Death Race — The First Video Game Moral Panic

Exidy’s 1976 arcade game, in which players ran over shrieking "gremlins" that turned into tombstones, triggered the first organised public outcry over video game violence — a full 17 years before Mortal Kombat.

Death Race

The Blueprint for Every Panic That Followed

What makes Death Race historically significant is not its crude monochrome graphics but its role as a first draft. Nearly every element of later moral panics is already present in 1976: lurid press coverage, an expert warning of psychological harm, safety and advocacy groups demanding action, and — crucially — a surge in sales driven by the very notoriety meant to suppress the game. Exidy could not have bought better advertising than the condemnation it received.

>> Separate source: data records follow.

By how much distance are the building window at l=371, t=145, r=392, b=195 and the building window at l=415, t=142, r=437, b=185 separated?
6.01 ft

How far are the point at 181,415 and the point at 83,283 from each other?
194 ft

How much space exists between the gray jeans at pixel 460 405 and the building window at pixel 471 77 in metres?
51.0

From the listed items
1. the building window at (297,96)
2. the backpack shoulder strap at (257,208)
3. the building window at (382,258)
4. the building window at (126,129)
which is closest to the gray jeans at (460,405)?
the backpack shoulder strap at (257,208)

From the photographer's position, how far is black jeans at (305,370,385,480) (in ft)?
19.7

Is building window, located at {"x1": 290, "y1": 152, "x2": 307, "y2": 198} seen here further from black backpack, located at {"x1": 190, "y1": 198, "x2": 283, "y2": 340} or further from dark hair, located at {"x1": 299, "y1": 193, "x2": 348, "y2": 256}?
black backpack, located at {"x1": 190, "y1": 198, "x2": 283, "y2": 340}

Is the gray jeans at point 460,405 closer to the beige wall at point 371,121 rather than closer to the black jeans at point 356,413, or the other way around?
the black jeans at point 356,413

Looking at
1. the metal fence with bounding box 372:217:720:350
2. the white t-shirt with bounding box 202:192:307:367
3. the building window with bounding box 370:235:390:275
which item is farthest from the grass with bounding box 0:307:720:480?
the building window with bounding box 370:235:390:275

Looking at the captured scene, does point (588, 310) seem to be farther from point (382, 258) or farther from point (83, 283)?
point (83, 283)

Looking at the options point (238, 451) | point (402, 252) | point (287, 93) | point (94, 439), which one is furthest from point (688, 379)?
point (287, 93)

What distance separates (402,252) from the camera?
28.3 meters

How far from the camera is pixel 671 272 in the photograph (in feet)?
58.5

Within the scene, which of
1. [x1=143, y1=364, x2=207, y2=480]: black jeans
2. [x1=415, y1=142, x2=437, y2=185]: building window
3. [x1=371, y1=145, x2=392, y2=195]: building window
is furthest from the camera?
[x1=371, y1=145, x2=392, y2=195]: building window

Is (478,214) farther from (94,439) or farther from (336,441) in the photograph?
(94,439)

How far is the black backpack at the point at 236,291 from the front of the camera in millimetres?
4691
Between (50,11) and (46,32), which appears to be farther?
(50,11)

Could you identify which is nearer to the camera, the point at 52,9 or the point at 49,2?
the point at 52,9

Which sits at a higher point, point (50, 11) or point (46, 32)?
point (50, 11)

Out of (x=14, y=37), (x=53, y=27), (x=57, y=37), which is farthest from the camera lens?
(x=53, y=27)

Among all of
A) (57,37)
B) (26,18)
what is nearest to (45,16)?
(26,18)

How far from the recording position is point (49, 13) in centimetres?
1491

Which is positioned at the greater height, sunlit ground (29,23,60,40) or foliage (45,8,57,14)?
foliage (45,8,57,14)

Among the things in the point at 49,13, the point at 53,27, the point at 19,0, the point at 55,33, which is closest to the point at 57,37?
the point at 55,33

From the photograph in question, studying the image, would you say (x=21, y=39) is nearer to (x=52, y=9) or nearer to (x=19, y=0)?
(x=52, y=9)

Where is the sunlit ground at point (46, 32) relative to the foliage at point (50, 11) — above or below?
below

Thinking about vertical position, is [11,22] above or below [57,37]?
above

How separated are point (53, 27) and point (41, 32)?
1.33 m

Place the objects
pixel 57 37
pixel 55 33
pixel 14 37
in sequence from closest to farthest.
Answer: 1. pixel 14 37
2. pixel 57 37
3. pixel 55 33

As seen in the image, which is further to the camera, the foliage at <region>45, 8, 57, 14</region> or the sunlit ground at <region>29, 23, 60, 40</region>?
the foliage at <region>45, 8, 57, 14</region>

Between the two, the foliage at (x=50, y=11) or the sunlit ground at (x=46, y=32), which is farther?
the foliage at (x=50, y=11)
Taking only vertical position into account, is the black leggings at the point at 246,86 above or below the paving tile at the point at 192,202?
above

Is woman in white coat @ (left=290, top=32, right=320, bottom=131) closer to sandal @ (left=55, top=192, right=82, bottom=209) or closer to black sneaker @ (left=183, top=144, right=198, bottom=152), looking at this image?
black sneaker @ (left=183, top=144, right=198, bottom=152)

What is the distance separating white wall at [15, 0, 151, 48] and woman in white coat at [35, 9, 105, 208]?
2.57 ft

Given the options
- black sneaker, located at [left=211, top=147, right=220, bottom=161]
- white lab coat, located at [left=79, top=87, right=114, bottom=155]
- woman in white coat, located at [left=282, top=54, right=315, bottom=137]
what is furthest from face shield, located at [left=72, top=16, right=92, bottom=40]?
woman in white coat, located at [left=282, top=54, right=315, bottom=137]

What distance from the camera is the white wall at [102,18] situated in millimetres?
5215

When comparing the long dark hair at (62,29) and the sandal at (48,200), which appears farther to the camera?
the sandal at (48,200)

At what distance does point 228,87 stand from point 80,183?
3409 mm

The "gremlins" defence — that the targets were monsters, not people — also previews a recurring tactic in games censorship, one that would resurface two decades later when Carmageddon swapped its human victims for zombies. Death Race proved that controversy sells, a lesson the industry would exploit deliberately by the time Grand Theft Auto arrived.

Outcome

The controversy backfired commercially — the publicity drove up demand and prompted another production run — but protests kept total output to roughly 500 units. More importantly, it set the enduring cultural pattern: a new medium accused of corrupting the young, media amplification, and sales boosted rather than dampened by the outrage. It is remembered as the birth of the video-game "violence debate" that would recur with Mortal Kombat, Doom, and Grand Theft Auto.